Permanent Uncle

At 7:20 a.m. Saturday April 24 2010, former Nazi and cult leader Paul Schäfer died of heart failure in a Chilean prison hospital, closing a decades-long story of torture, tax evasion, and child sexual assault.

Schäfer had served five years of a 33-year prison term, which included 20 years for the abuse of 25 children. However, he was accused of sexually abusing as many as 10,000 children over a period of 40 years in Chile.

In 1961, Schäfer (a former Luftwaffe paramedic) fleeing charges of child abuse in Germany, came to Chile and founded the  “Colonia Dignidad” with a group of German immigrants who had traveled with him from Germany. They settled a rural area about 225 miles south of Santiago, near the city of Parral.

Schäfer ruled the colony with an iron fist and called himself “The Permanent Uncle”. Television, telephones and calendars were banned. Men and women worked separately, children were separated from their parents, and sex was forbidden unless one had the unlikely permission of Schäfer. Citizens were encouraged to confess, both their own sins and the sins of others. Drugs were also administered as a form of sedation, mostly to young girls, but to males as well. Severe discipline in the forms of beatings and torture was commonplace: Schäfer insisted that discipline was spiritually enriching. Hard labor was said to bring one closer to God. Residents worked wearing Bavarian peasant garb, singing German folk songs, rarely if ever allowed to leave the colony. The community was  isolated from the outside world, an outpost of 1930’s era Bavaria transported to the wilds of rural Chile.
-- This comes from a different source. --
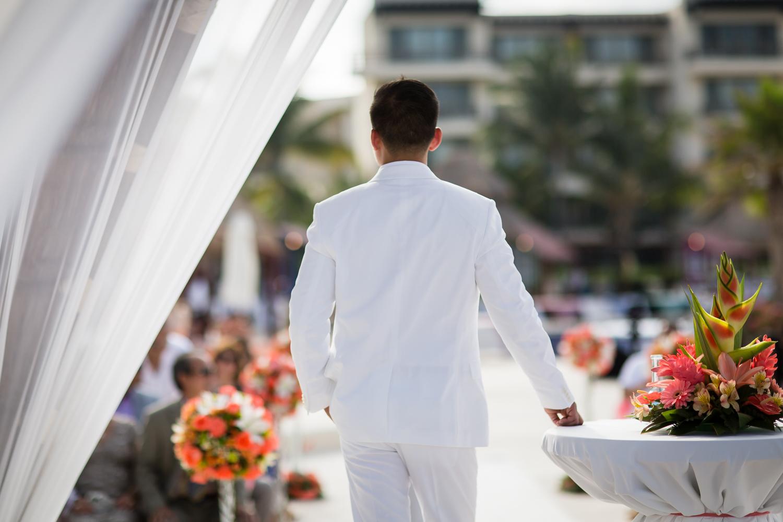 cancun-destination-wedding-24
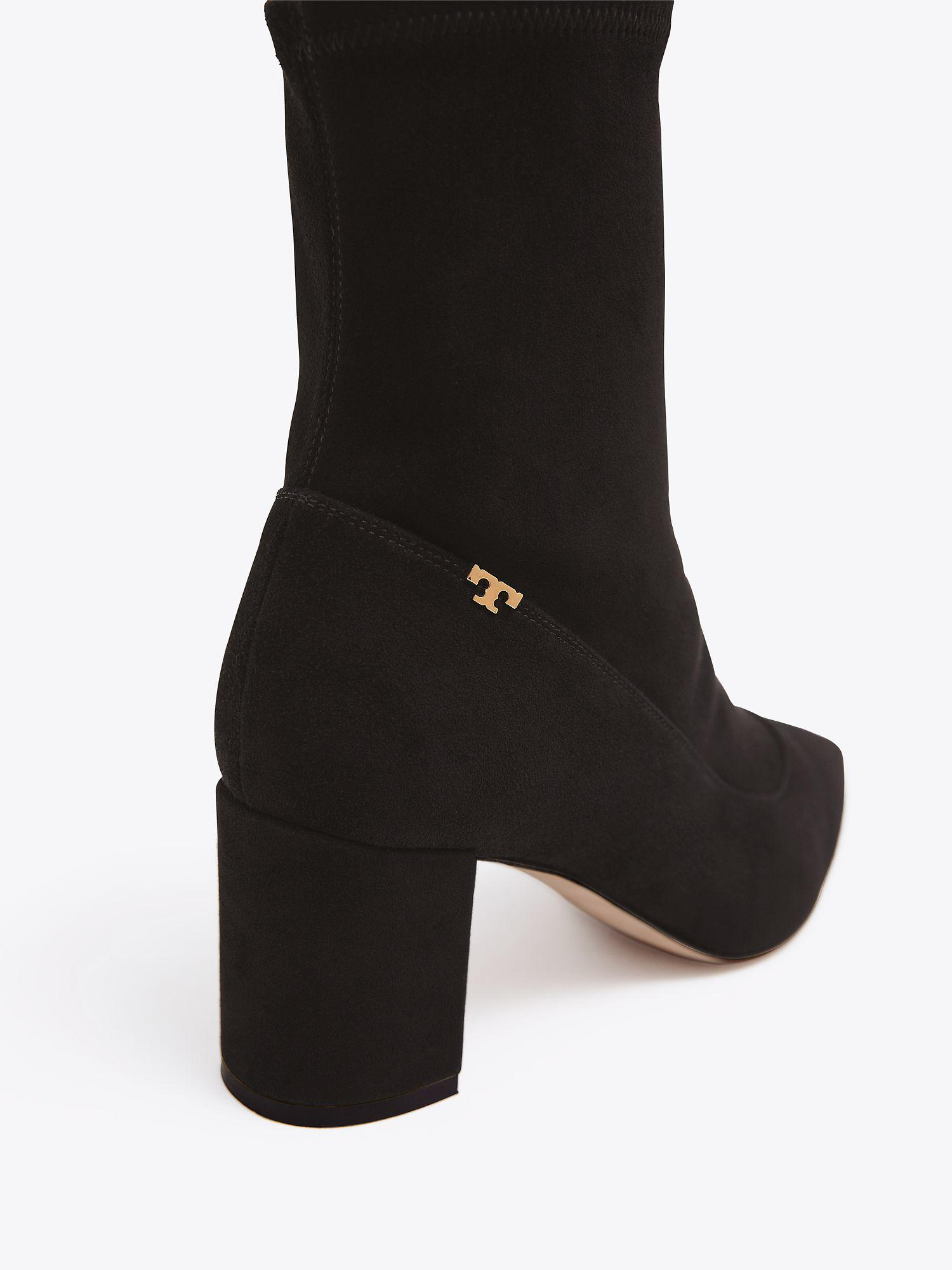 56a6c29802ad Tory Burch Penelope Stretch Bootie in Black - Save 19% - Lyst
"Everyone saw him as a celestial being and no one dared doubt him…”

The Colony prepared itself for the war it knew was on the horizon. The town remembered the Russian threat well and was staunchly anti-communist. They sealed themselves away behind barbed wire, high walls, watchtowers, searchlights and barricades. They formed paramilitary outfits which would patrol the countryside, stockpiling military grade weaponry (automatic rifles, rocket launchers, machine guns and grenades, even a battle tank). At its greatest extent, Villa Baviera was home to some three hundred German and Chilean residents and covered 53 square miles. The main economic activity of the colony was agriculture, but it also contained a school, a free hospital, two airstrips, a restaurant, and a power station.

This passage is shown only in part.